Trade receivables or trade debtors are liquid asset that is in form of promissory note. A customer buys goods and promise to pay in the future.


Good receivable management has four key stages VIZ:

  • Policy formulation stage. At this stage, a framework that will guide credit involvement of the business is drawn. Elements of the framework to be considered include; establishing the terms of trade such as the period of credit offered and early settlement discount to be given, whether to charge interest on overdue amount, credit access procedures, action to be taken in the case of defiance etc. in fact, this is the agreement stage if you permit me to use that word.
  • Credit worthiness assessment stage. Information relating to intending credit customer is analysed here. Information could be sourced from banks, or other credit rating agencies. The greater the amount to be granted as credit, the greater the need for proper reference from the right authority.
  • Credit control stage. Receivables record must be monitored continually. This primarily is the responsibility of sales ledger administration department. Smaller businesses are however not advised to have a separate department for this function. Companies can use anything to class customers. My company use ‘star’ (star1, star2,…star5) Star5 being the category of customers with the most privilege. People in this class are given the longest credit term. Note however that this is frequently reviewed so that customers can be re-classed according to their prevailing circumstances. A customer’s payment record and account receivable aging analysis is examined on a recurring basis.
  • Collection and action stage. This is the second most important stage after the policy formulation stage. A proper collection system should be used. A system that will not allow customers to play prangs on the company. Also, systematic steps should be followed to recover overdue amounts. The use of reminder, visits, phone calls, refusal to grant further credit, use of a specialist debt collecting agency or legal action- as a last resort. However the company chooses to go about this, the cost-benefit concept should always be borne in mind. I.e. the administrative costs and other costs incurred in debt collection should not exceed the benefits from incurring those costs. The financial and non-financial effects of contracting a factor should also be evaluated.


The over all aim of receivable management is to reduce the receivable days. What this will do for the business is that it will release funds for further production, save the finance cost that would have otherwise been paid to banks and allow the company to take advantage of early settlement discount from its suppliers.



Inventories comprise of both; raw materials, WIP (work-in-progress) and finished goods. Depending on the company’s circumstance, inventory management techniques like JIT (just-in-time) and EOQ (economic order quantity) can be used. JIT for instance is an inventory management philosophy that advocates zero and defect-less inventory at all time.


This technique has some useful potential that can be used to release a sum of money but is not appropriate to all sectors. An example is the hospital. A stock-out that is a major drawback of JIT could prove disastrous in hospitals.

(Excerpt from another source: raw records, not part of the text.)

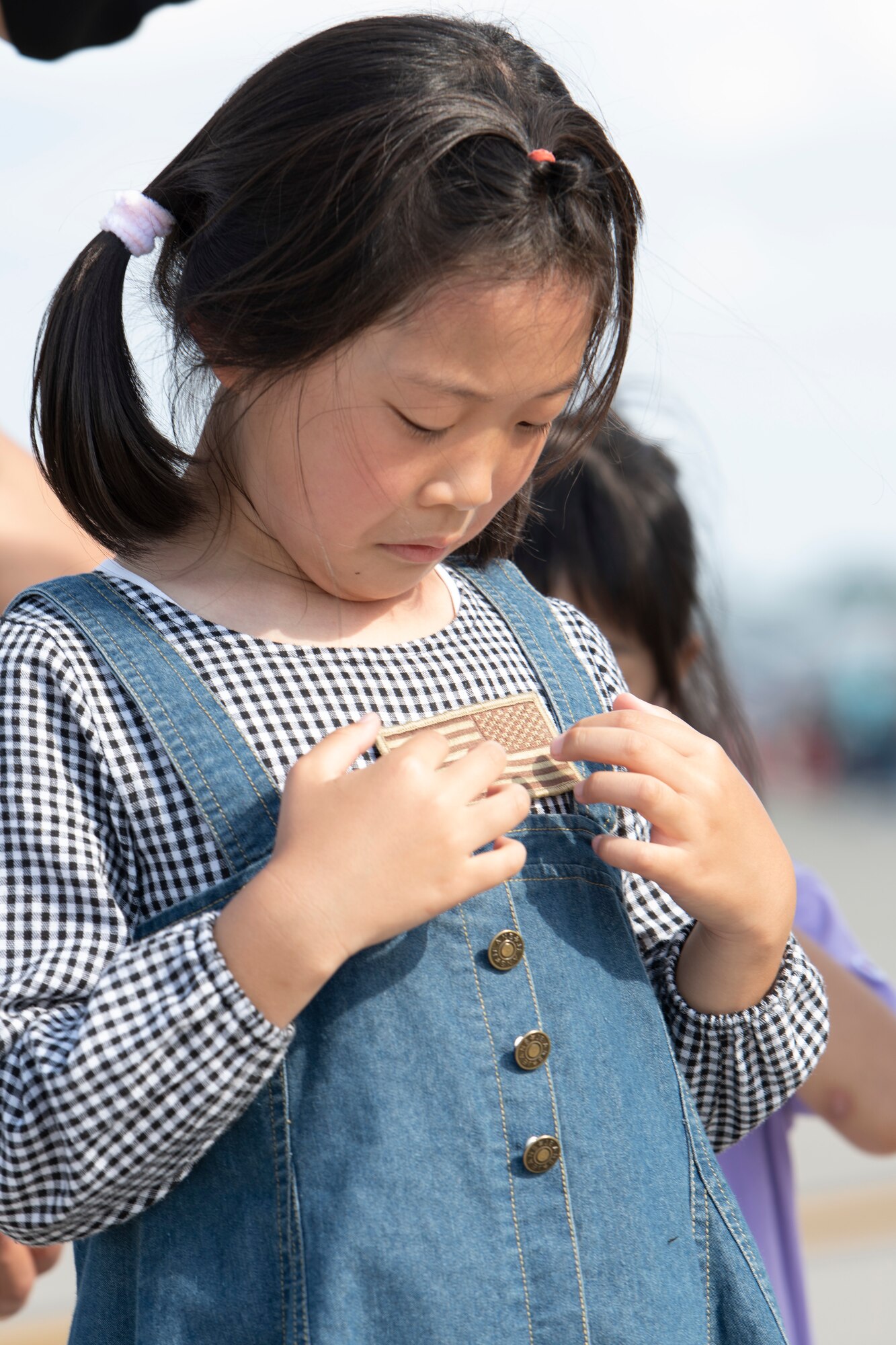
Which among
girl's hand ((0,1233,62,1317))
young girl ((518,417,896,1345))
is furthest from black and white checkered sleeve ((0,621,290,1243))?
young girl ((518,417,896,1345))

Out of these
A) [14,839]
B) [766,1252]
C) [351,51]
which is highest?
[351,51]

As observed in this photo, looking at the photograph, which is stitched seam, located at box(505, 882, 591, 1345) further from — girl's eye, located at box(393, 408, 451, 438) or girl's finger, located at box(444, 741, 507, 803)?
girl's eye, located at box(393, 408, 451, 438)

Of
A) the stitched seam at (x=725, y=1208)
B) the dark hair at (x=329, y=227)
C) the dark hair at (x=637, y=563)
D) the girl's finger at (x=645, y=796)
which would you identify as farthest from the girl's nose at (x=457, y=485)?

EOQ has some of its own drawback hinged on the assumptions upon which it is based. The aim of this exercise is to reduce inventory days (i.e. to reduce the number of days that cash is being tied down in stock). Again, this will release the cash for other productive uses. If you have to keep inventory, the best way to manage and track stock is by using a vertical storage carousel.



Unlike the other components of working capital management, the aim of payables management is to increase the payables days. The primary legal and ethical means of doing this is to re-negotiate with your suppliers. This however, should be done with caution so as not to be enlisted in the black list of different suppliers.


In conclusion, proper working capital management is a goldmine that any business can easily tap into to release quantum cash. Working capital management is of three kinds, Aggressive, Conservative and Moderate (Modest) method. The one to choose is dependent on the circumstances of the business and the appetite of the company towards risk.